Provided records:
----------------------------------------
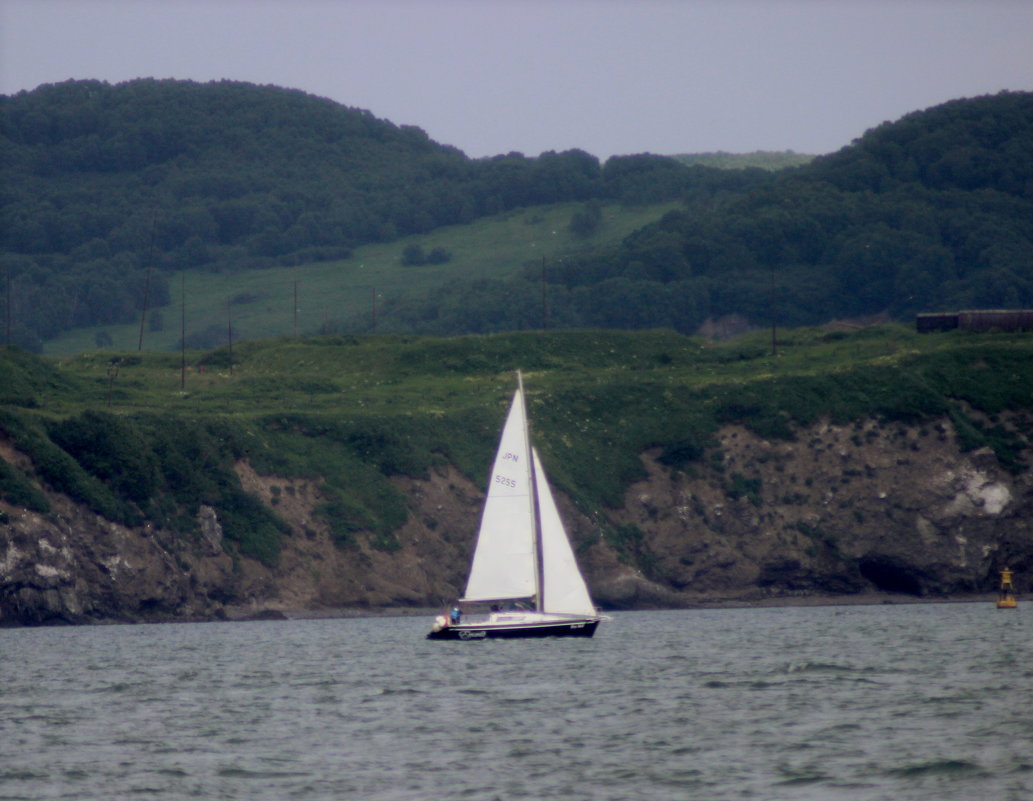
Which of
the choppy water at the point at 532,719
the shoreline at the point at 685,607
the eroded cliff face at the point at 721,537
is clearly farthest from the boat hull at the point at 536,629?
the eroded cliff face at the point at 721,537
----------------------------------------
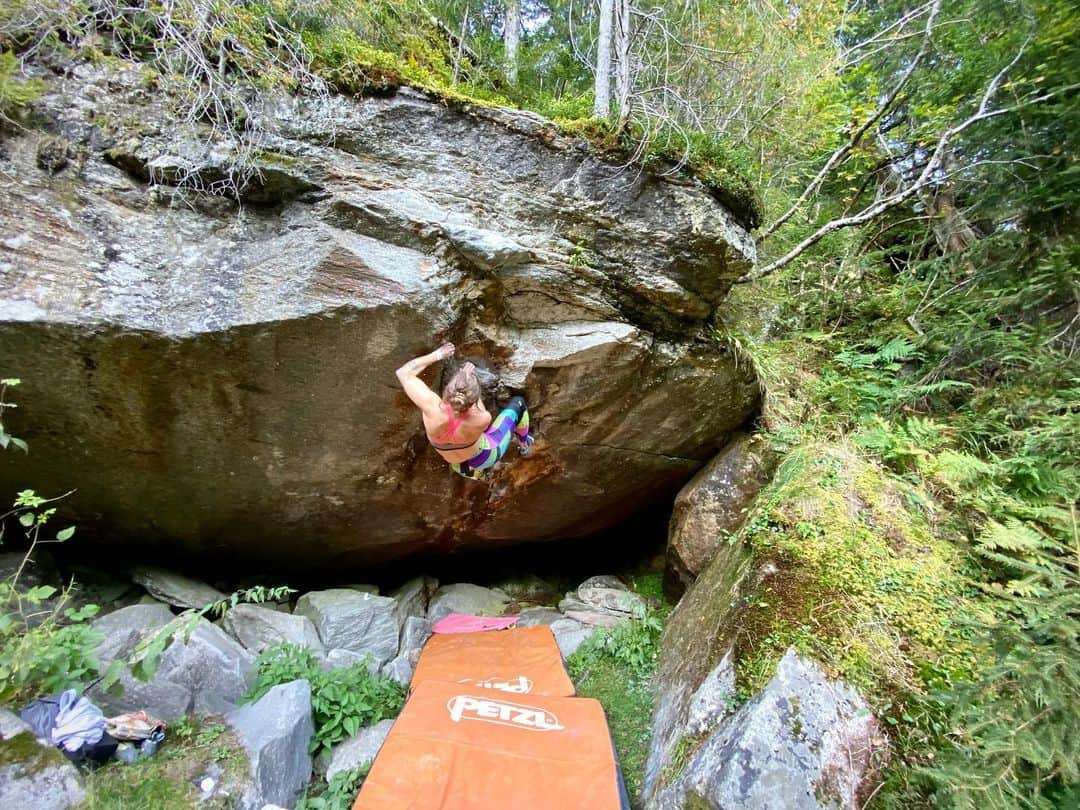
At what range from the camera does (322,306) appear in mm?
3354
----------------------------------------
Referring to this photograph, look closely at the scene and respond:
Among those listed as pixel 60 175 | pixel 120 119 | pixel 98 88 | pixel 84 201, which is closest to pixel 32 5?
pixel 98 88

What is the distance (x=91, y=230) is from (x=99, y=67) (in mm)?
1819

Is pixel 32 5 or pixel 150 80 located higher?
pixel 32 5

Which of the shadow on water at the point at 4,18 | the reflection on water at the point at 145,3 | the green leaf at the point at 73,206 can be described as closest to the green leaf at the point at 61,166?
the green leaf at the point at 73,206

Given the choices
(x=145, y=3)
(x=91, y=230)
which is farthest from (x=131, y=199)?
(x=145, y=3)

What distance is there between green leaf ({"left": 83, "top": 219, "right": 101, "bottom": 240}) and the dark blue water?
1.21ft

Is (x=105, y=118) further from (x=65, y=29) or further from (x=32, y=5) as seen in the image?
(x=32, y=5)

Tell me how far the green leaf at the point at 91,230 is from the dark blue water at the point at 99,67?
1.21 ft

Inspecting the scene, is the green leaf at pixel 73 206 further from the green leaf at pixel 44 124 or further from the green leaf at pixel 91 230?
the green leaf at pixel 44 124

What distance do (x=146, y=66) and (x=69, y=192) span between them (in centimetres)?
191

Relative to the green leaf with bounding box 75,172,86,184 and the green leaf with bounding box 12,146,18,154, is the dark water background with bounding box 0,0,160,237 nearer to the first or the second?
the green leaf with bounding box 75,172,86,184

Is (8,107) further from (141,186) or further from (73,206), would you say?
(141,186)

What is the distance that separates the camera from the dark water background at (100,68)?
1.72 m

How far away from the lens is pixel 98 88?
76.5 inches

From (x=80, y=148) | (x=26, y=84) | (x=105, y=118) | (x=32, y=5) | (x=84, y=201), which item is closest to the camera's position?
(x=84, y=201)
----------------------------------------
What you should do:
Pick out each line of the data above that contains the word "camera", and copy those lines.

In response:
At what range from the camera does (322,306) appear in mm?
What is the distance that separates the camera from the dark water background at (100,68)?
From (x=80, y=148) | (x=26, y=84) | (x=105, y=118) | (x=32, y=5) | (x=84, y=201), which item is closest to the camera's position?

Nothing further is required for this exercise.